Admitted to God, to ourselves, and to another human being the exact nature of our wrongs.
Permitting them to dig into each issue, this is an examination of every thing in the members moral inventory.
Were entirely ready to have God remove all these defects of character.
This is an important step because it comes after accepting in full that the recovery process is supported by a greater power.
Humbly asked Him to remove our shortcomings.
This part of the twelve step process helps people realize how controlling or judgmental they have been towards an alcoholic and how counterproductive it is.
Made a list of all persons we had harmed, and became willing to make amends to them all.
The road to recovery is a personal effort.
Many people blame themselves for their addiction of their loved one.
They must be willing and prepared to forgive themselves and to make amends.
Made direct amends to such people wherever possible, except when to do so would injure them or others.
The next step is to take action, after you agree to make changes.
Continued to take personal inventory and when we were wrong promptly admitted it.
Passing through these twelve Steps is a time-consuming process.
Even if the members have already completed their inventory, missteps are normal.
Step 10 provides a recognition that this is an ongoing process.
Through prayer and meditation endeavoured to improve our conscious contact with God as we perceived Him, praying only for learning His will for us and the strength to do it.
This step is a personal, spiritual one; it comprises acceptance and comfort in view of the great stress of recovery.
Having had a spiritual awakening as the result of these steps, we tried to carry this message to others, and to practice these principles in all our affairs.
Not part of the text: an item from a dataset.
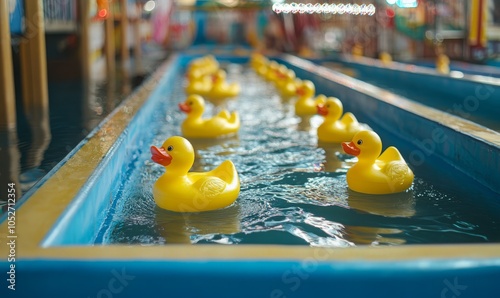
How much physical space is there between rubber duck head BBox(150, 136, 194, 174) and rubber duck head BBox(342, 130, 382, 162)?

The last step includes perception that the persons journey is not over yet.
It is a support group and members get to assist other members get through the whole process.
A Greater Understanding Of The Higher Power
Despite Al-Anon not being a religious program of any kind, the members within do have an acceptance of a greater power. The "higher power" or God is according to each person's perception of whom they consider Him to be. Al-Anon gladly accepts members from all religious traditions and denominations; nobody is forced to alter their beliefs here.